---------- Data for this task
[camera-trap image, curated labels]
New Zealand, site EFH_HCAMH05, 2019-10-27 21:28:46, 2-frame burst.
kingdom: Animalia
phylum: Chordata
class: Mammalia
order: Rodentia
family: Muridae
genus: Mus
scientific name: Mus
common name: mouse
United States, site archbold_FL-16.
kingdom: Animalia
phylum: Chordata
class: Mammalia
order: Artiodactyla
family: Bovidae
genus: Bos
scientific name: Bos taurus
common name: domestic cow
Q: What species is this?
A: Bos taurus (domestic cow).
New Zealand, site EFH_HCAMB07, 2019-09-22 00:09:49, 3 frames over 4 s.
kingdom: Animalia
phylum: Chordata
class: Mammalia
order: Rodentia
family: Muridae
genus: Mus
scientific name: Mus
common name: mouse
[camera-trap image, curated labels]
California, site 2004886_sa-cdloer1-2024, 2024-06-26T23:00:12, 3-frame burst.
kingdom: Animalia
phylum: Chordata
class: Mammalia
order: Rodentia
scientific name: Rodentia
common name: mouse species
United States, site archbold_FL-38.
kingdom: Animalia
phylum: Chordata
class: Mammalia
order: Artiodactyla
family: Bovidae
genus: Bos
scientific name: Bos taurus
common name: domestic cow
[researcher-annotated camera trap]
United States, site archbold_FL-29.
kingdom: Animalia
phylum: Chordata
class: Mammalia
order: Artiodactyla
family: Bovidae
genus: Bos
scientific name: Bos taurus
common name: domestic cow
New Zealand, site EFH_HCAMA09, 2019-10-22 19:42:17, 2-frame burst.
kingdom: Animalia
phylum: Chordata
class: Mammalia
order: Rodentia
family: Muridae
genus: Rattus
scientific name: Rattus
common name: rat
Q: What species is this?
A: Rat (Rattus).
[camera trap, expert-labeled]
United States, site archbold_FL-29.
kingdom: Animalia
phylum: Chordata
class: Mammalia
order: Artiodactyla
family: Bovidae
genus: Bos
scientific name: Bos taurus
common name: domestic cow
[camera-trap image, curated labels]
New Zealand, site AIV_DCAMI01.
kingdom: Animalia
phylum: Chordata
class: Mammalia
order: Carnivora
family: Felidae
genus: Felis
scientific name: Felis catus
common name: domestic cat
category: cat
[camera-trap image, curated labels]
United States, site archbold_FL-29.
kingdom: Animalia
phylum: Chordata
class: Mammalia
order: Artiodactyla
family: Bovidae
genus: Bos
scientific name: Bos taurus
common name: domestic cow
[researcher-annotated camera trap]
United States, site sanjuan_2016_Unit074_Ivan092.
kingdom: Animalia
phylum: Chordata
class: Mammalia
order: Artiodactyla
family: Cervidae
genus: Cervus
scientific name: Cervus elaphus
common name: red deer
--------------------
Aim of the task -
Only the lines from the first line of the records through the one containing "common name: mouse species" should be reproduced, exactly, with both of them included.

Exercise output -
[camera-trap image, curated labels]
New Zealand, site EFH_HCAMH05, 2019-10-27 21:28:46, 2-frame burst.
kingdom: Animalia
phylum: Chordata
class: Mammalia
order: Rodentia
family: Muridae
genus: Mus
scientific name: Mus
common name: mouse
United States, site archbold_FL-16.
kingdom: Animalia
phylum: Chordata
class: Mammalia
order: Artiodactyla
family: Bovidae
genus: Bos
scientific name: Bos taurus
common name: domestic cow
Q: What species is this?
A: Bos taurus (domestic cow).
New Zealand, site EFH_HCAMB07, 2019-09-22 00:09:49, 3 frames over 4 s.
kingdom: Animalia
phylum: Chordata
class: Mammalia
order: Rodentia
family: Muridae
genus: Mus
scientific name: Mus
common name: mouse
[camera-trap image, curated labels]
California, site 2004886_sa-cdloer1-2024, 2024-06-26T23:00:12, 3-frame burst.
kingdom: Animalia
phylum: Chordata
class: Mammalia
order: Rodentia
scientific name: Rodentia
common name: mouse species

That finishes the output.